The senior level of our investment team brings over 20 to 30 years of deal structuring experience each, meaning they are trusted by sponsors. They can design debt structures which are tailor made to the underlying projects while meeting the requirements of our investors and providing a sustainable capital structure for the borrower.
We try, as much as possible, to enter a deal at an early stage and to source proprietary transactions, as an early mover and price setter. We are also keen to ensure, to the extent possible, that for those investors that have invested in several asset managers, we bring asset diversification and not
What does the future hold for the digital infrastructure sector and the role of asset managers, such as yourselves, within it?

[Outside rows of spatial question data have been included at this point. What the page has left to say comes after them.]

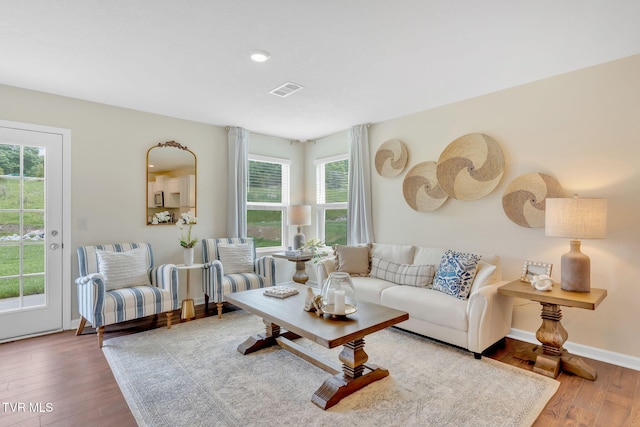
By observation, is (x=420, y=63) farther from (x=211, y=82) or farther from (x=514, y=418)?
(x=514, y=418)

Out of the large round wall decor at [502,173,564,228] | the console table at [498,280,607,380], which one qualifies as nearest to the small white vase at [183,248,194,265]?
the console table at [498,280,607,380]

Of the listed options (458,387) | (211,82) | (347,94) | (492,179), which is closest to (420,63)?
(347,94)

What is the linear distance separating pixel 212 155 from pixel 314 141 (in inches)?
67.8

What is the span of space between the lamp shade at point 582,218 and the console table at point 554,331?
0.46m

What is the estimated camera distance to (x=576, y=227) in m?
2.50

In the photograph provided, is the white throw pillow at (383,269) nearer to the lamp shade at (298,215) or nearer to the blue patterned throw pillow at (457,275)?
the blue patterned throw pillow at (457,275)

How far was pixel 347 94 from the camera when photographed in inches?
137

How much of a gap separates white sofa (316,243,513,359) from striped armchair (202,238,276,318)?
1.23 m

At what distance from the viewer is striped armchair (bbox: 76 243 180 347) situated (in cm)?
301


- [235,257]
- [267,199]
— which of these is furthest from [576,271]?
[267,199]

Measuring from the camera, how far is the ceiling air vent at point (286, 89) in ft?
10.6

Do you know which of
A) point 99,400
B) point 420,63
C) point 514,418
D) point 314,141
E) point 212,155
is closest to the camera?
point 514,418

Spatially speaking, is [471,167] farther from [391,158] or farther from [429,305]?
[429,305]

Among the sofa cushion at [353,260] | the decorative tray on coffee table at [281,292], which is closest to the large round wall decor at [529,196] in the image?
the sofa cushion at [353,260]
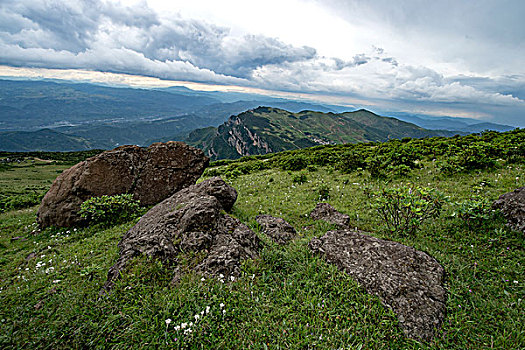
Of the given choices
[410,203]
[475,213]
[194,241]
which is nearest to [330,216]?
[410,203]

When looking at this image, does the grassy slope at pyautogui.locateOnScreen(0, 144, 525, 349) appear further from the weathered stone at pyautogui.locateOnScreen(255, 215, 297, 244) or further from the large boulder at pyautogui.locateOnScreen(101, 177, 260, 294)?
the weathered stone at pyautogui.locateOnScreen(255, 215, 297, 244)

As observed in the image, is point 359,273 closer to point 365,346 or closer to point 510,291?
point 365,346

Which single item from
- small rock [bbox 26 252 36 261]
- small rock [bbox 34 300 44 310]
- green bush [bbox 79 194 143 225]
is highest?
small rock [bbox 34 300 44 310]

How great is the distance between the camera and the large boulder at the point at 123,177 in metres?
12.1

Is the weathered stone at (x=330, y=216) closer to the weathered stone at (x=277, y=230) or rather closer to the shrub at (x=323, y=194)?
A: the weathered stone at (x=277, y=230)

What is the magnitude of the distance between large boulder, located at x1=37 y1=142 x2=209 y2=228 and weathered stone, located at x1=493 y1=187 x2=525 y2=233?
1665 cm

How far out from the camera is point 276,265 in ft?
21.0

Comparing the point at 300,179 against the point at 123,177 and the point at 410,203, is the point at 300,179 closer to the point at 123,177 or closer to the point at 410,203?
the point at 410,203

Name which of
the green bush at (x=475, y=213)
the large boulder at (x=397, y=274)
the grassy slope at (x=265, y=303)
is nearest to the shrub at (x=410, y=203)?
the grassy slope at (x=265, y=303)

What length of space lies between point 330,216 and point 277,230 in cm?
308

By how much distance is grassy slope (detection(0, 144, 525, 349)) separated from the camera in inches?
170

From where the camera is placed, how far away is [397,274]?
18.1 ft

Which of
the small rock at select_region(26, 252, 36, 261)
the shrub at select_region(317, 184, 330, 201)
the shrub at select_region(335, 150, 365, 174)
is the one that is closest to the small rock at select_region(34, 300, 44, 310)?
the small rock at select_region(26, 252, 36, 261)

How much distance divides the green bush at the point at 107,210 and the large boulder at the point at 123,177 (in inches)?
40.4
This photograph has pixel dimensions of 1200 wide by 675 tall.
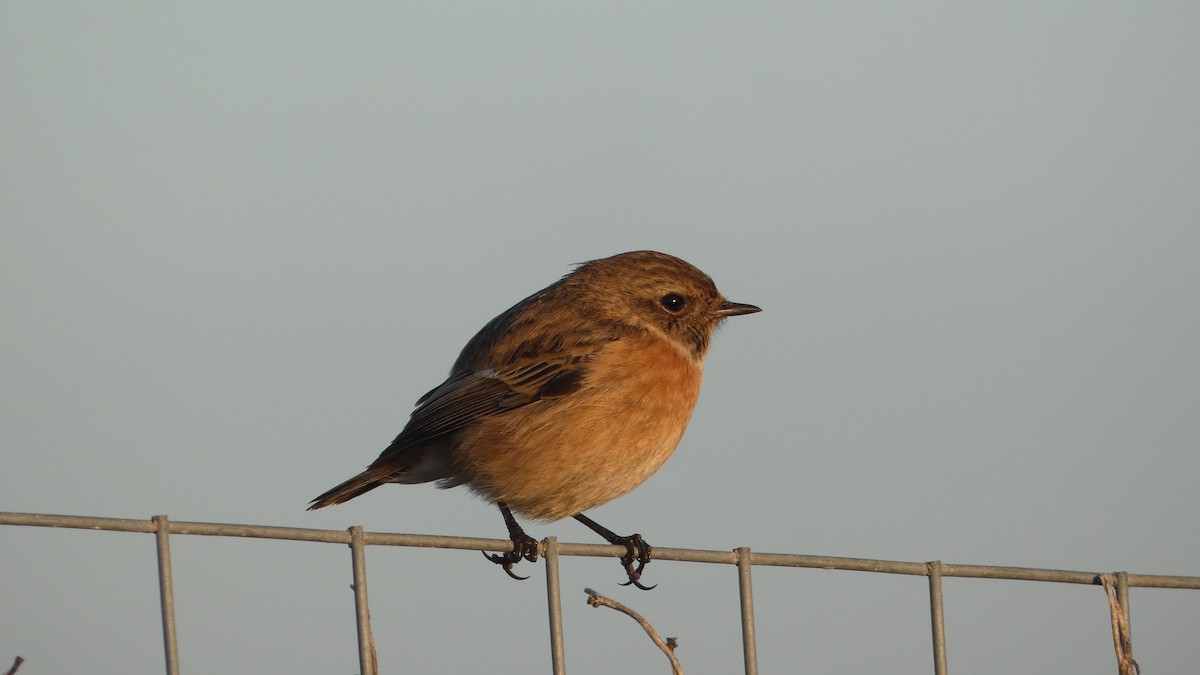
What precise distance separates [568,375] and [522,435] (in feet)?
1.25

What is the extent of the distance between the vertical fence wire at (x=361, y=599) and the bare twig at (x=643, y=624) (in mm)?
868

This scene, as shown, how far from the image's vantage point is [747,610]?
4004 mm

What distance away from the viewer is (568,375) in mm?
7016

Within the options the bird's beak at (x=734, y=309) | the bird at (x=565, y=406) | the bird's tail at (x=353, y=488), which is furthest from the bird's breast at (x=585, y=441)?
the bird's beak at (x=734, y=309)

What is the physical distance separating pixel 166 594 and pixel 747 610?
1.60m

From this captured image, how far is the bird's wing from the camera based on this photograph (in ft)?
23.0

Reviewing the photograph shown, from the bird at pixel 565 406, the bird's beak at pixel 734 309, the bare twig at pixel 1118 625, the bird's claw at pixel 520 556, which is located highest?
the bird's beak at pixel 734 309

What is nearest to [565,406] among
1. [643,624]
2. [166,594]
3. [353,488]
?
[353,488]

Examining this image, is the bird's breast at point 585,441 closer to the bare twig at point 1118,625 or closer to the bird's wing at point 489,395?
the bird's wing at point 489,395

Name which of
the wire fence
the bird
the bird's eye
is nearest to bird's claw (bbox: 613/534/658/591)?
the bird

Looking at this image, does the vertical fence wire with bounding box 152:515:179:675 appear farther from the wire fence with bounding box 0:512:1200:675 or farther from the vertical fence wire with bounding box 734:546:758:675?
the vertical fence wire with bounding box 734:546:758:675

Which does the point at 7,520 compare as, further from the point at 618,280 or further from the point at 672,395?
the point at 618,280

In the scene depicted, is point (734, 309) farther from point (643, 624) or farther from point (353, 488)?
point (643, 624)

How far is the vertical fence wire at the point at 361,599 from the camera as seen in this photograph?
11.3ft
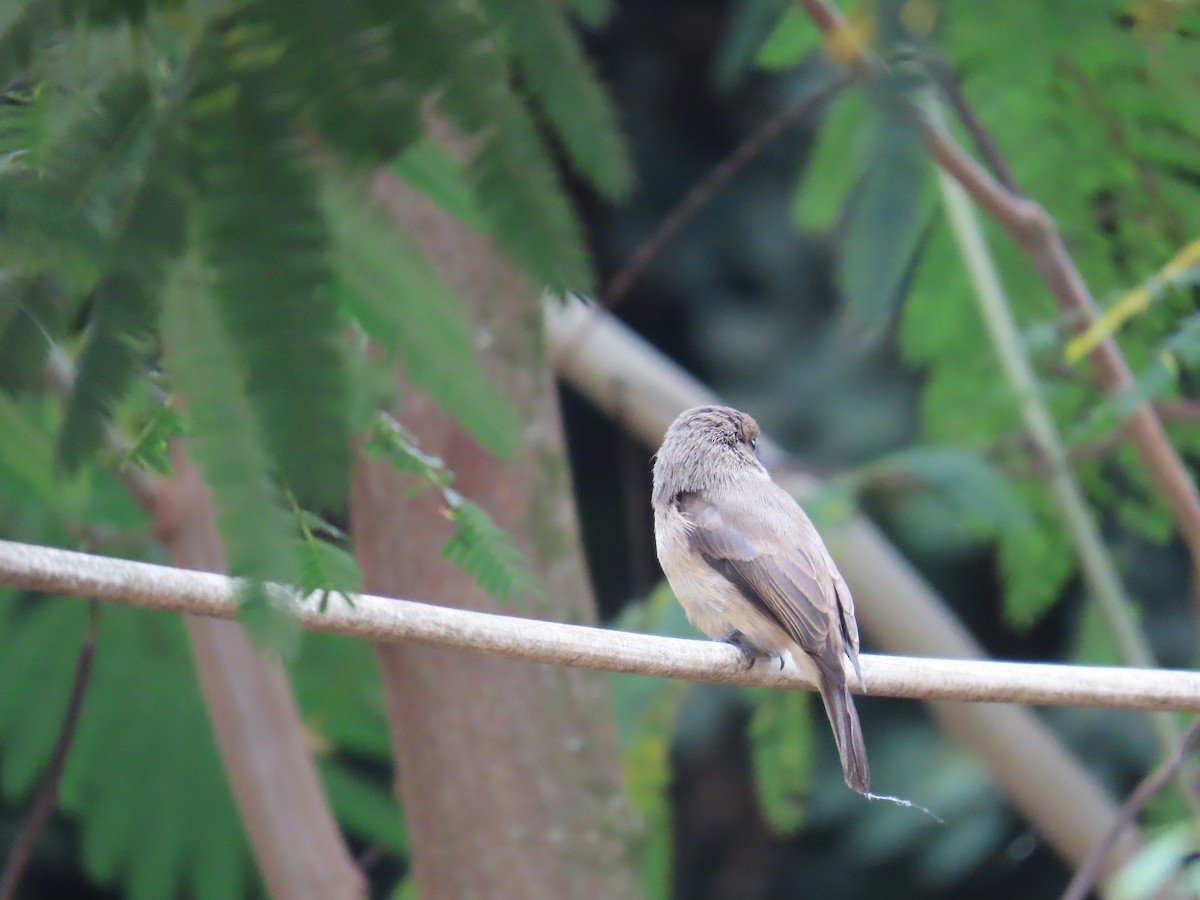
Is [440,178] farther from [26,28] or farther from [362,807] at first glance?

This sector is rapidly maturing right now. Demand is growing and is strong and steady; technology is evolving to meet ever-increasing capacity requirements. As a result, the pipeline for digital infrastructure is very strong. We are currently raising our BRIDGE fifth vintage, and I have absolutely no doubt that digital infrastructure will constitute a significant portion of our portfolio. Investments already closed in the beginning of this year are evidence of it
As a lender, how do you approach ESG in this sector? And how do you view digital infrastructure’s impact on the energy transition?
As a lender, and as a group, we have always been highly committed to ESG. In concrete terms, that means having an ESG policy and process in place, covering the way we source investments, the way we structure them and the way we monitor and report.
For example, our latest funds now measure the CO2 impact and contribution to the 2050 global warming reduction target for each investment using independent consultants to measure such impact. Equally, we have been closely monitoring the introduction of the EU’s Sustainable Financial Disclosure Regulation.
In terms of the sector itself, the ability to work from home and hold meetings by video conference is clearly a good way to reduce CO2 emissions by reducing travel. And we like to finance data centres which are powered by renewable energy. Finally, the digital infrastructure sector has created a great number of jobs, which is also a key indicator in our ESG reporting.